When and how did you realize you were writing political poems?
I was reading a lot of news about people who couldn’t find food, who were detained, tortured. That’s what was catching my attention. And I just started writing lines and putting them together. With a poem like “Mozart in the XXI Century,” it was a little easier, because it’s the story of one person, along with musical aspects. With “Venezuelan Mosaic,” it took me a little longer, because it was so fragmented, and I was trying to find and make clear the connection between all the fragments: the political violence in the country.

Do you remember your first aesthetic awakening—a moment when you first noticed or participated in something beautiful or otherwise arresting?
I was probably between five and seven years old when my mom gifted me my first book of poetry. It was a cancionero, a little book of songs, by Federico García Lorca, for children. The sounds. Everything rhymed. It was also very colorful, with all sorts of greens and the reds, because he was writing about the rural landscape where he lived. There was also a sadness to it. They seemed such simple poems, but they were so complex. The more I read, I remember feeling a tightness in my chest. The drawings were haunting—they were outlines of people, Dalí-like, very surrealistic.

There was another poet I read alongside Lorca, a Venezuelan poet named Aquiles Nazoa. He also wrote poems for kids. These were my first contact with, my first awakening to poetry. I kept feeling like I was being drawn to it.

How does your teaching practice relate to your poetry practice? How do they inform each other?
One of the classes I teach is called the “Cultural History of Latin America.” It goes from pre-colonization all the way through to the 21st century. That class directly inspired the poem “Maps.” It compelled me to begin conversations about the political systems we have today and the historical role the U.S. played in Latin America. It really triggered my creativity.
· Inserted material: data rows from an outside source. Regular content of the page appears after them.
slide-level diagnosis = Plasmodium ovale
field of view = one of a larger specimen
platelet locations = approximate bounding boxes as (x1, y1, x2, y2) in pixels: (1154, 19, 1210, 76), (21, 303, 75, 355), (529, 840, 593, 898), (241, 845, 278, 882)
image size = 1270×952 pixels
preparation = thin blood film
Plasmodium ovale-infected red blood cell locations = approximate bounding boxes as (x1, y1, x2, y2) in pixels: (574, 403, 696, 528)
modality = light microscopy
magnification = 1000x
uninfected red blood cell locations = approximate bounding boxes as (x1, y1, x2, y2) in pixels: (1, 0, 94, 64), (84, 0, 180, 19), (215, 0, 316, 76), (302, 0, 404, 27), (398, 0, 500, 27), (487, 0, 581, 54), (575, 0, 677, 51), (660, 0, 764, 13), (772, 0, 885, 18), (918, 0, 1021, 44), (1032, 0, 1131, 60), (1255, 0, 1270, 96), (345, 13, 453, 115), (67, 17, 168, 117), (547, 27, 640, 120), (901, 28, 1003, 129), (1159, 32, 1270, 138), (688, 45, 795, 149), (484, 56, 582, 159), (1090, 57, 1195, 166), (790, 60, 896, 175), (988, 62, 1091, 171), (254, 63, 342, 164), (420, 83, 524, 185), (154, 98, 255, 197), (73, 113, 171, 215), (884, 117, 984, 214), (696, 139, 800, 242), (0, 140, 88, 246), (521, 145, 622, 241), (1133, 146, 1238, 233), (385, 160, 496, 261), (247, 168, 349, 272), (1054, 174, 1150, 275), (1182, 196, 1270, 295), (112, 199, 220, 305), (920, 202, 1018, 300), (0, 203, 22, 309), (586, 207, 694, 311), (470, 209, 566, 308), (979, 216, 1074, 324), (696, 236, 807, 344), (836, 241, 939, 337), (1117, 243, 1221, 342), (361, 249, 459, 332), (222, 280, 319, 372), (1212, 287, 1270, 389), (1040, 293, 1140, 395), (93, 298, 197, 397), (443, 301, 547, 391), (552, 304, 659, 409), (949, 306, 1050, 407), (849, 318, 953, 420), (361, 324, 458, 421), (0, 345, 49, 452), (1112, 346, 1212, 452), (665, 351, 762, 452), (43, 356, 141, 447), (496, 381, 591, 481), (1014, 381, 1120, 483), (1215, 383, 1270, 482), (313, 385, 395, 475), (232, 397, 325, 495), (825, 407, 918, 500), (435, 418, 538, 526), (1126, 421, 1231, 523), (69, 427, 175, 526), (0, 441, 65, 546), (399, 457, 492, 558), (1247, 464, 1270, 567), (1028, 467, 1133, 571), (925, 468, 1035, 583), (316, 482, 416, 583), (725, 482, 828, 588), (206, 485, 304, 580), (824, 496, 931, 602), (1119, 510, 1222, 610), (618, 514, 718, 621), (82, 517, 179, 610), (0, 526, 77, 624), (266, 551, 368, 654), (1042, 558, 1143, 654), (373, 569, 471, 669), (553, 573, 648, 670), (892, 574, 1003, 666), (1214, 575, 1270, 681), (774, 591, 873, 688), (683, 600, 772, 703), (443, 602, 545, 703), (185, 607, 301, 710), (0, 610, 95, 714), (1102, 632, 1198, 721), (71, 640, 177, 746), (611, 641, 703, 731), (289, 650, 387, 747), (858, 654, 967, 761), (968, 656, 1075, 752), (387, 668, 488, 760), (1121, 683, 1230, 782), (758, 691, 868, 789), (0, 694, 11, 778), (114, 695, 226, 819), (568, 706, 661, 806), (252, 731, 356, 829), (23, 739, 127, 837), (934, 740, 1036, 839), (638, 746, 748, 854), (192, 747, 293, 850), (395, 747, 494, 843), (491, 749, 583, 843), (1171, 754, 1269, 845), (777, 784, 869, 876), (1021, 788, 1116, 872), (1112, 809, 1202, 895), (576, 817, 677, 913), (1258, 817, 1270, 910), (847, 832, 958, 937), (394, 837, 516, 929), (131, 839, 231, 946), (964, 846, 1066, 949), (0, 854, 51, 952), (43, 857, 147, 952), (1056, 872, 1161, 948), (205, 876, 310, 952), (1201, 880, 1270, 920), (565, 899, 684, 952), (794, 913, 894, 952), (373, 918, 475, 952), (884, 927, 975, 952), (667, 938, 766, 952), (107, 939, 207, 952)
5280 magazine · “Maps” by Leonora Simonovis

The second section of Study of the Raft is dedicated to a longer poem entitled “Diaspora Suite.” What do you think about the genre of diaspora literature? Do you think that describes your own work?
I teach about the diaspora, in particular the Caribbean diaspora. I realized that a lot of my students in Southern California know nothing about the Caribbean—it’s just a faraway place, a vacation destination. Maybe they’ve heard about Haiti and Puerto Rico, but it doesn’t go much beyond that.

With that in mind, I do want to represent the different voices of the diaspora. The idea was to appeal to different people, either migrants or those who are interested in immigration in some way or count themselves as members of the diasporic communities. The poems are specific, but they are also general—many don’t reference one specific culture and deal with general migration issues, like detention and language loss and losing someone who tried to cross a border.
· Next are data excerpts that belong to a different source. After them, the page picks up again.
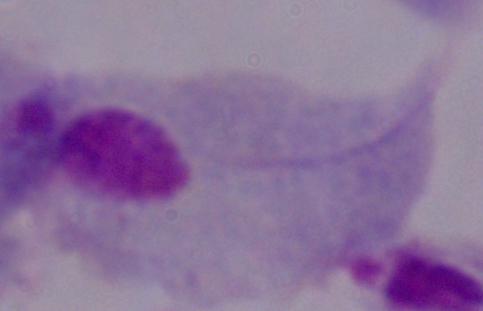

Summary:
  - Magnification: 1000x
  - Identification: trichomonad
  - Modality: micrograph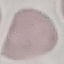

Summary:
  - Result: negative for malaria parasites
  - Image type: automatically extracted cell patch, resized to 64 × 64 pixels
  - Capture: smartphone through the microscope eyepiece
  - Stain: Giemsa
  - Preparation: thin blood filmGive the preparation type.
This relates back to Study of the Raft, the title. Borders are, of course, not always over land, but we can forget that.

A lot of migration stories are told by and about men, so I also wanted to provide a different voice. Women also go through this, and sometimes it’s much worse for them.

One of the phrases in the collection that most stuck with me, that I found satisfying and mystifying, is this: “we / dream the pestle / as mortar.” It seems so rich with metaphoric possibility, but I don’t have an immediate interpretation of it. What were you thinking about as you wrote it?
I’m always thinking about changing the narrative: The ways we are defined by others. The ways the colonizers recreated our stories and our traditions and imposed their narratives onto us. It’s quite challenging to change the concrete world, but playing with language is a powerful way for me to change the narrative in a different way: using inversion, fragmentation, surrealistic imagery to push against established narratives a little bit.

Editor’s note: This interview has been edited and condensed for clarity.